### Information given

· · · · ·

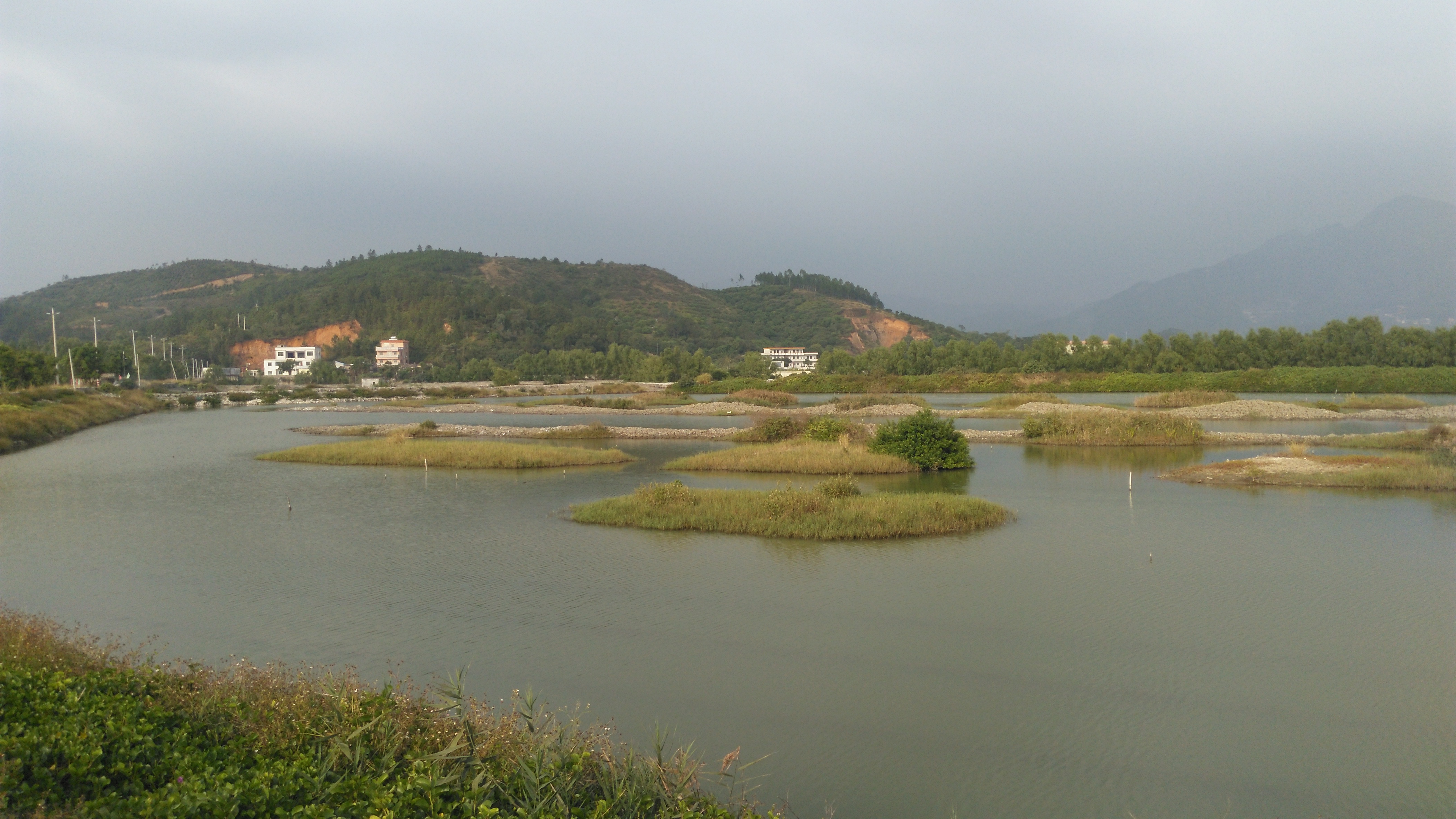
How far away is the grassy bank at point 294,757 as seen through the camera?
5.21 meters

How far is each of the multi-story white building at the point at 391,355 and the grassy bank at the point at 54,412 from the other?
147 ft

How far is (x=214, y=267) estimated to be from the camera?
7387 inches

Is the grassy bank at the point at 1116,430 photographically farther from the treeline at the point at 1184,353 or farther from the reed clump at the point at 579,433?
the treeline at the point at 1184,353

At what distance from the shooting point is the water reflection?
27672mm

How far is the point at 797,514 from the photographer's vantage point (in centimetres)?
1742

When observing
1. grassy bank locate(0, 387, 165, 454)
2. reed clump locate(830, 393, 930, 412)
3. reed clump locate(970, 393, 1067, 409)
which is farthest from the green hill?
reed clump locate(970, 393, 1067, 409)

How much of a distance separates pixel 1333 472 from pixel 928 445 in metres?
10.2

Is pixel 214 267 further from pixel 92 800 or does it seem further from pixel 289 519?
pixel 92 800

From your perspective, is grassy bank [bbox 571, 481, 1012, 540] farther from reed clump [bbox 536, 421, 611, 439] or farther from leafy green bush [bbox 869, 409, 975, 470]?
reed clump [bbox 536, 421, 611, 439]

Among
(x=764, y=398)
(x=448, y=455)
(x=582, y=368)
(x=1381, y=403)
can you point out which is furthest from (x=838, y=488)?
(x=582, y=368)

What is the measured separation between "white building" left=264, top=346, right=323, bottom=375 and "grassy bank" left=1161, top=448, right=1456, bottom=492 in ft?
348

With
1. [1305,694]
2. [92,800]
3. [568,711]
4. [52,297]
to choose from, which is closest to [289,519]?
[568,711]

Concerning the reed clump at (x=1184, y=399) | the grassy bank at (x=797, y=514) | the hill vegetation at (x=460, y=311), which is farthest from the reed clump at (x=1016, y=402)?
the hill vegetation at (x=460, y=311)

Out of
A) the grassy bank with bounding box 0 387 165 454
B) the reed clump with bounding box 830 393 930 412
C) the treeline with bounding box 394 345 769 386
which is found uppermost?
the treeline with bounding box 394 345 769 386
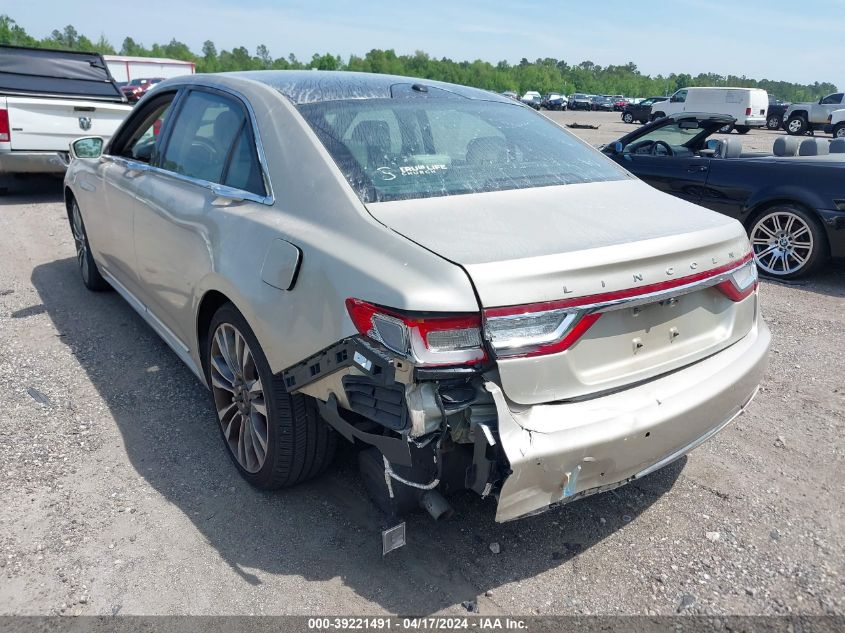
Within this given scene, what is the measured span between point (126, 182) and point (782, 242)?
5723 millimetres

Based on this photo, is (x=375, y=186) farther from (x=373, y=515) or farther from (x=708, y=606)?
(x=708, y=606)

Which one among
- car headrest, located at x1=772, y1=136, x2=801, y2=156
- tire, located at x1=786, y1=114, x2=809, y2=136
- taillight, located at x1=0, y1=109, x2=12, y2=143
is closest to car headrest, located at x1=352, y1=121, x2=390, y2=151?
car headrest, located at x1=772, y1=136, x2=801, y2=156

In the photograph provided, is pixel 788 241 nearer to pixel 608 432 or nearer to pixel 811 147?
pixel 811 147

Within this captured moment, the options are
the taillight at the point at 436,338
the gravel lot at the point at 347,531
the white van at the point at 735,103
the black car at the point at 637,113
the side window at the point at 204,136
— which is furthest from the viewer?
the black car at the point at 637,113

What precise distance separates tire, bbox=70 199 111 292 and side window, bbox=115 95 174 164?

· · · · ·

### Goal
Print every entry above again without changing a word, and omit the pictures.

### Finished exercise
How far away is the grassy bank at point 294,757 as seen through the camera?
5.21 meters

How far is each of the multi-story white building at the point at 391,355 and the grassy bank at the point at 54,412 from the other?
147 ft

How far is (x=214, y=267) estimated to be from the camera?
7387 inches

Is the grassy bank at the point at 1116,430 photographically farther from the treeline at the point at 1184,353 or farther from the reed clump at the point at 579,433?
the treeline at the point at 1184,353

At what distance from the shooting point is the water reflection?
27672mm

How far is the point at 797,514 from the photographer's vantage point (in centimetres)?
1742

When observing
1. grassy bank locate(0, 387, 165, 454)
2. reed clump locate(830, 393, 930, 412)
3. reed clump locate(970, 393, 1067, 409)
which is farthest from the green hill?
reed clump locate(970, 393, 1067, 409)

How much of a distance separates pixel 1333 472 from pixel 928 445 in metres?
10.2

Is pixel 214 267 further from pixel 92 800 or does it seem further from pixel 289 519?
pixel 92 800

From your perspective, is grassy bank [bbox 571, 481, 1012, 540] farther from reed clump [bbox 536, 421, 611, 439] or farther from leafy green bush [bbox 869, 409, 975, 470]?
reed clump [bbox 536, 421, 611, 439]

Among
(x=764, y=398)
(x=448, y=455)
(x=582, y=368)
(x=1381, y=403)
can you point out which is furthest from (x=838, y=488)?
(x=582, y=368)

What is the measured separation between "white building" left=264, top=346, right=323, bottom=375 and "grassy bank" left=1161, top=448, right=1456, bottom=492 in ft?
348

With
1. [1305,694]
2. [92,800]
3. [568,711]
4. [52,297]
to choose from, which is closest to [289,519]?
[568,711]

Concerning the reed clump at (x=1184, y=399) | the grassy bank at (x=797, y=514) | the hill vegetation at (x=460, y=311), which is farthest from the reed clump at (x=1016, y=402)?
the hill vegetation at (x=460, y=311)

Out of
A) the grassy bank with bounding box 0 387 165 454
B) the reed clump with bounding box 830 393 930 412
C) the treeline with bounding box 394 345 769 386
which is found uppermost?
the treeline with bounding box 394 345 769 386
Within this given scene, what is the measured span between point (126, 182) and point (782, 242)?
5723 millimetres

Based on this photo, is (x=375, y=186) farther from (x=373, y=515) or farther from (x=708, y=606)?
(x=708, y=606)

Which one among
- car headrest, located at x1=772, y1=136, x2=801, y2=156
- tire, located at x1=786, y1=114, x2=809, y2=136
- taillight, located at x1=0, y1=109, x2=12, y2=143
is closest to car headrest, located at x1=352, y1=121, x2=390, y2=151?
car headrest, located at x1=772, y1=136, x2=801, y2=156

In the photograph provided, is pixel 788 241 nearer to pixel 608 432 or nearer to pixel 811 147?
pixel 811 147

Within this captured moment, the options are
the taillight at the point at 436,338
the gravel lot at the point at 347,531
the white van at the point at 735,103
the black car at the point at 637,113
the side window at the point at 204,136
— which is furthest from the viewer?
the black car at the point at 637,113

What precise distance separates tire, bbox=70 199 111 292 and side window, bbox=115 95 174 164?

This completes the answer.